Ces conclusions offrent des perspectives capitales alors que le monde se tourne vers les objectifs ambitieux fixés par l'Accord de Paris, qui vise à limiter la hausse de la température mondiale à bien en deçà de 2°C par rapport aux niveaux préindustriels. Les auteurs soulignent que de nombreux pays doivent intensifier leurs efforts de réduction des émissions par rapport à la décennie précédente pour atteindre leurs objectifs 2030. Échouer à le faire pourrait compromettre leur capacité à atteindre des objectifs à long terme plus exigeants, y compris les émissions nettes nulles.

Les auteurs proposent plusieurs stratégies pour relever ces défis. L'une des recommandations clés consiste à renforcer les réductions de l'intensité énergétique et à réévaluer soigneusement les structures énergétiques nationales, en veillant à ce que les réductions des émissions puissent être maintenues même face aux pressions de croissance. Il est important de noter que les chercheurs mettent également en avant la nécessité de prendre en compte le phénomène de "fuite de carbone", dans lequel les émissions sont externalisées vers des pays aux cibles climatiques moins ambitieuses par le biais du commerce international.
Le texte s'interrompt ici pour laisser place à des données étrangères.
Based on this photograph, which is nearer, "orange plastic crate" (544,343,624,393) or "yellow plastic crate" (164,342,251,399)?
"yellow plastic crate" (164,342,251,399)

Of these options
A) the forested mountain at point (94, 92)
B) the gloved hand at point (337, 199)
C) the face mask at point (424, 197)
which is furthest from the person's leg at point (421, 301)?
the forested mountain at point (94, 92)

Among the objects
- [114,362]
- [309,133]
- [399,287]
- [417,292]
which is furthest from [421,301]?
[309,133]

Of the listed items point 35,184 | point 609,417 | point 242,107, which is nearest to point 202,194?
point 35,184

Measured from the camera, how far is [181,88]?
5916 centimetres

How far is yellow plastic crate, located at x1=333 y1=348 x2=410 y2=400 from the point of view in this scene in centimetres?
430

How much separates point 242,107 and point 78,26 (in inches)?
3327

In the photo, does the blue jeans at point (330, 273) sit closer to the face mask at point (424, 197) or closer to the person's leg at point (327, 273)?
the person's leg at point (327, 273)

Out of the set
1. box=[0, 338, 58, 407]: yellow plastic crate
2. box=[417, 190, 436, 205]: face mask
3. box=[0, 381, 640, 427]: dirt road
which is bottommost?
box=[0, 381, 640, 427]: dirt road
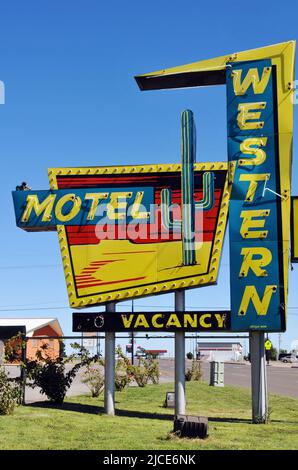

Ils suggèrent la mise en œuvre d'une taxation aux frontières comme solution potentielle à ce problème.

Les leçons tirées des objectifs de réduction des émissions de COP15 mettent en évidence la complexité du défi climatique et l'importance d'un suivi, d'une évaluation et d'un réexamen ciblés des cibles. Alors que le monde continue de lutter contre cette menace existentielle, cette étude sert de rappel sobre qu'un avenir durable nécessite une approche prudente et fondée sur des preuves qui tienne compte des circonstances et des contraintes uniques de chaque nation.